There is no graph-util package containing primitives for graph, such as adding a vertex, removing a vertex, adding an arc, removing an arc, printing a graph, walking a graph,.... This probably is due to the facts that the generic graph datastructure is used only twice throughout PIPS and that interesting algorithms like strongly connected component computation require extra-datastructures. These datastructures are closely linked to the concept of dependence graph because of arc levels, and they are joined to the dependence graph specific labels.

The dependence graph, defined in dg.f.tex, is built by the chains library, updated by the ricedg library and used by privatization transformations and by automatic parallelization (see the transformation and rice libraries). Another version of the dependence graph, the Data Flow Graph (DFG) is defined in paf_ri.f.tex.

Vertex and Arc Labels

External vertex_label

The vertex_label field points to the information attached to a vertex or node. It is not defined here and must be provided by the user.

External arc_label

The arc_label field points to the information attached to an arc. It is not defined here and must be provided by the user.

Graph Structure

An oriented graph is defined mathematically as a set of vertices and a set of arcs.

Graph = vertices:vertex*

The set of vertices is implemented as a NewGen list. It is not clear how sets are implemented with list as long as equality is not defined. Here, vertices only are known by their addresses and their uniqueness is easy to check. Arcs are attached to vertices and there is not set of arcs.

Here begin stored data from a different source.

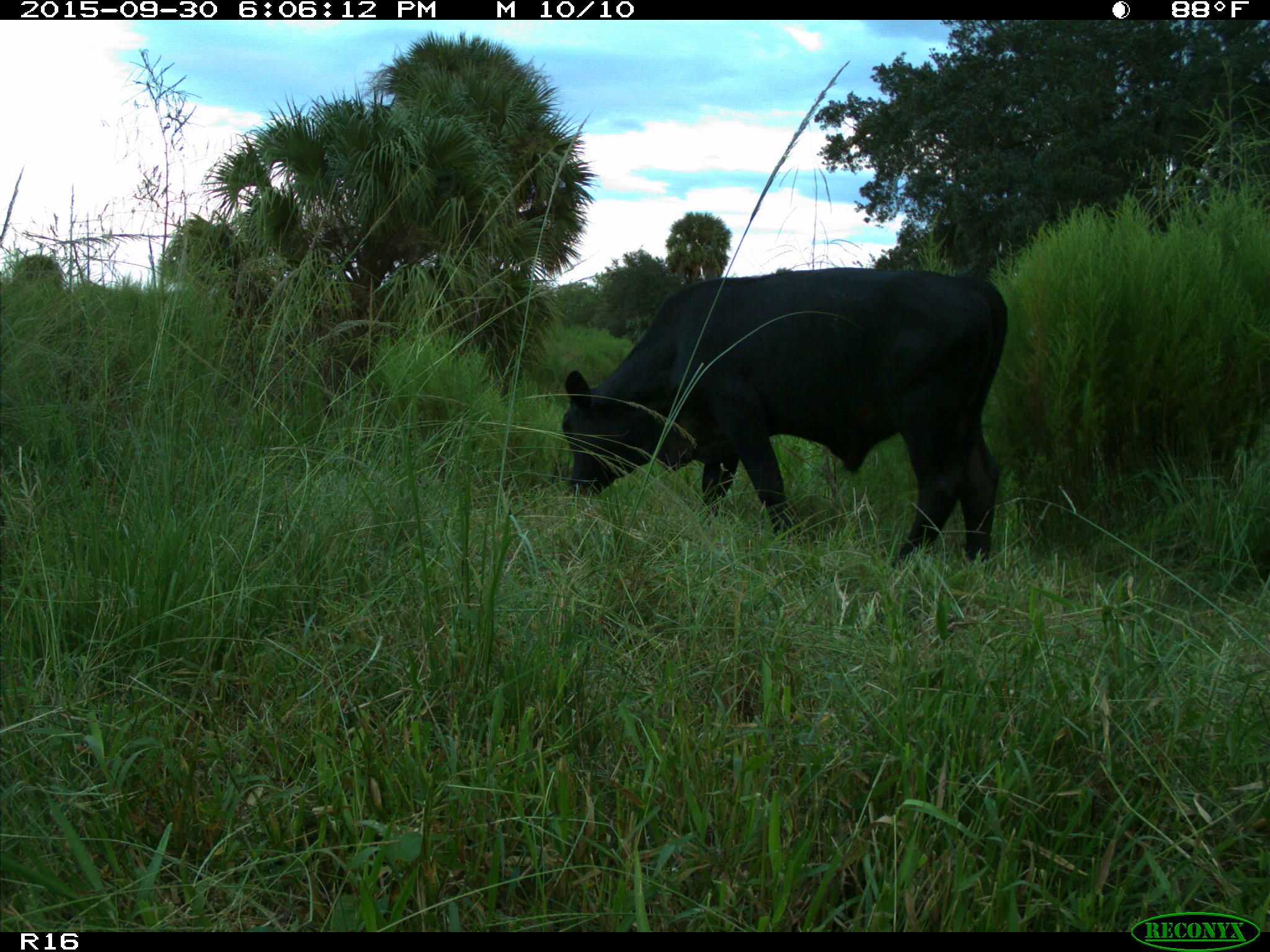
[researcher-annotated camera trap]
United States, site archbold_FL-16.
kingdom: Animalia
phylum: Chordata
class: Mammalia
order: Artiodactyla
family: Bovidae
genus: Bos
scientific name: Bos taurus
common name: domestic cow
Bos taurus (domestic cow).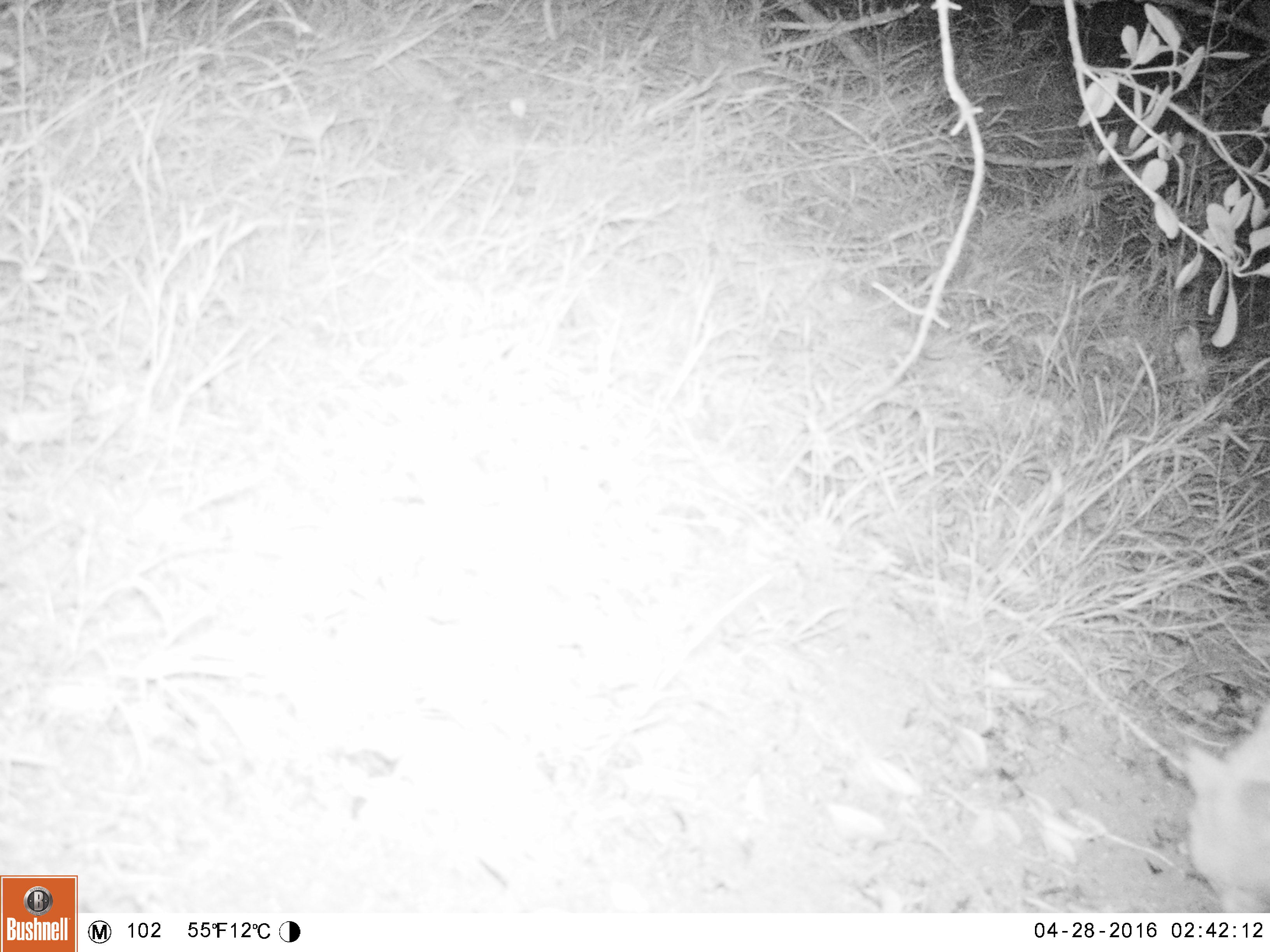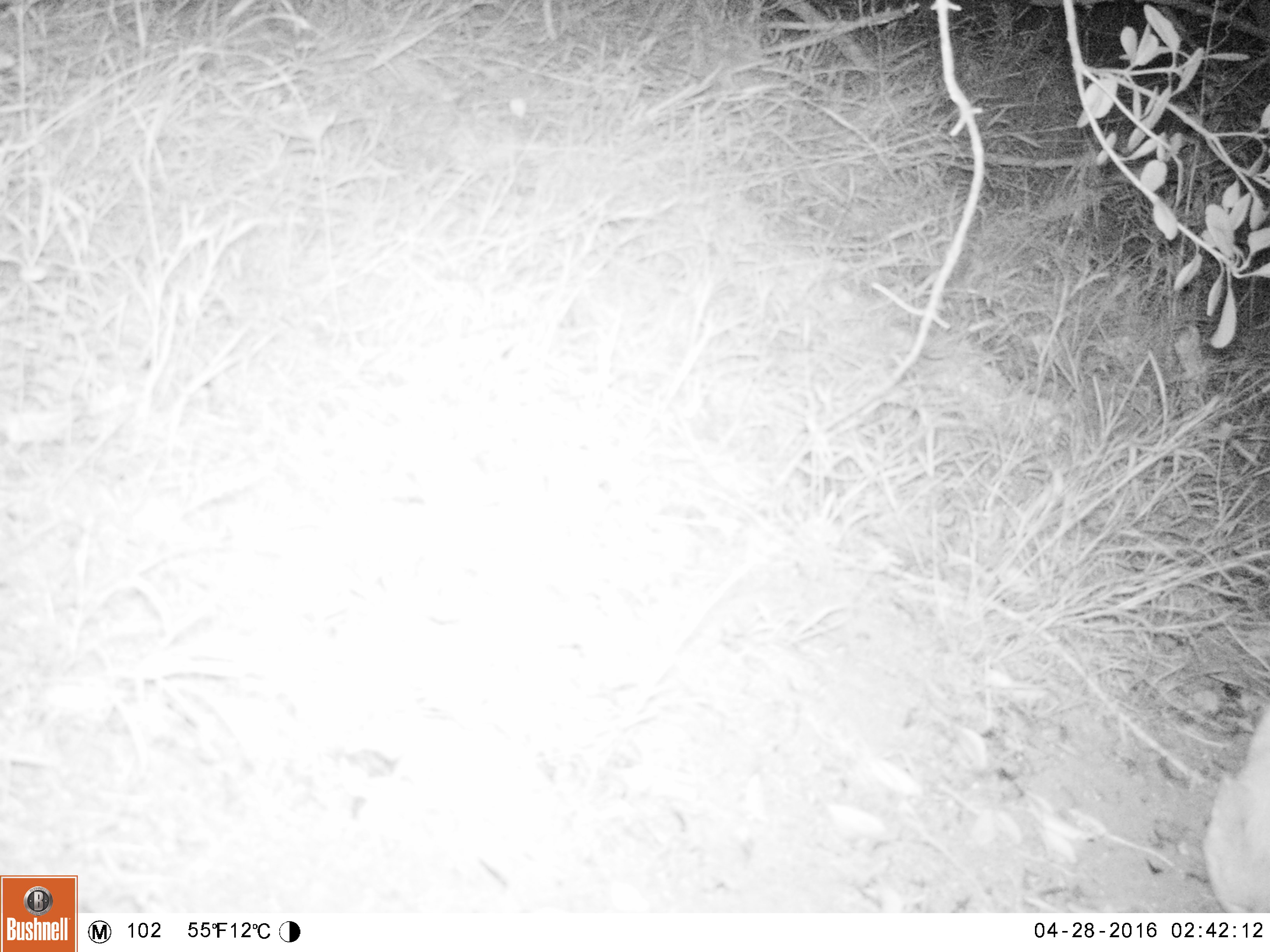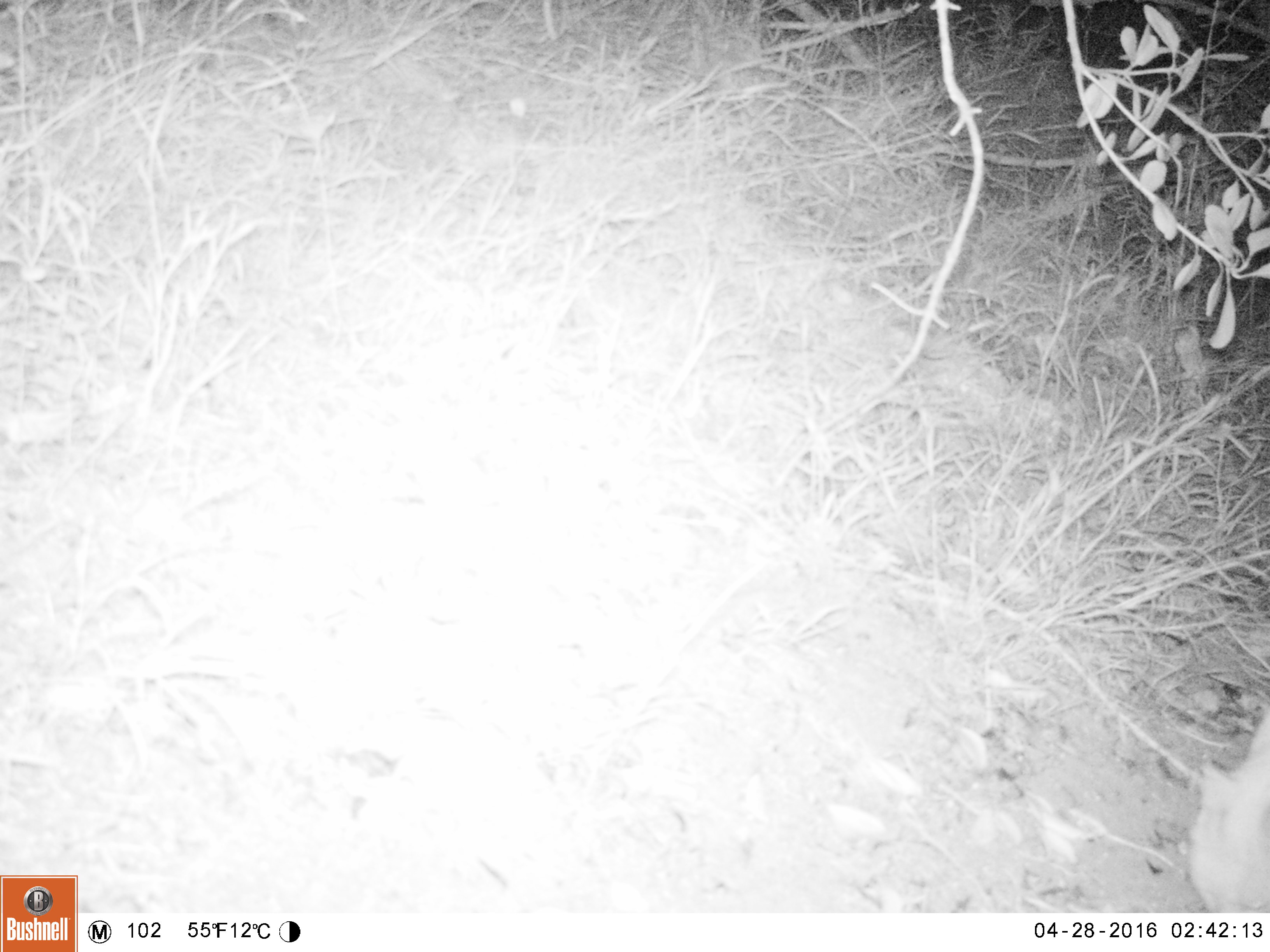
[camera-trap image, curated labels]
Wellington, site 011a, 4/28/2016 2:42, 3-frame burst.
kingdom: Animalia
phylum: Chordata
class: Mammalia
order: Carnivora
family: Felidae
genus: Felis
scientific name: Felis catus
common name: cat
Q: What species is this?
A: Cat (Felis catus).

Vertex = vertex_label x successors:successor*

Each vertex is represented by an object of type vertex. It is identified by its address and points to its label thru the vertex_label field, and to a list of arcs thru the successors field. Quite unfortunately, arcs are named successor, although they only point to successors.

The type of a vertex_label is assumed not to be a NewGen type. it is application specific and must be defined somewhere else. See for instance type dg_vertex_label defined in file dg.f.tex.

Successor = arc_label x vertex

Each arc in the graph is implemented as an object of type successor. The vertex field contains the effective successor. The vertex_label field contains some information attached to the arc. This information depends on the application. See for instance the type dg_arc_label defined in file dg.f.tex.

Note that more than one arc may link two vertices. There is no graph primitive to add an arc. Each arc is known by its memory address. There is no direct way to find the origin of an arc.

There is no primitive to check if a graph data structure represent a graph or a multigraph. There is no primitive to check consistency (e.g. each vertex pointed to by an arc in the graph vertex set).

Graphs are walked with two nested loops. The outer loop is over the vertices. The innermost one is over each vertex edges, so-called successors.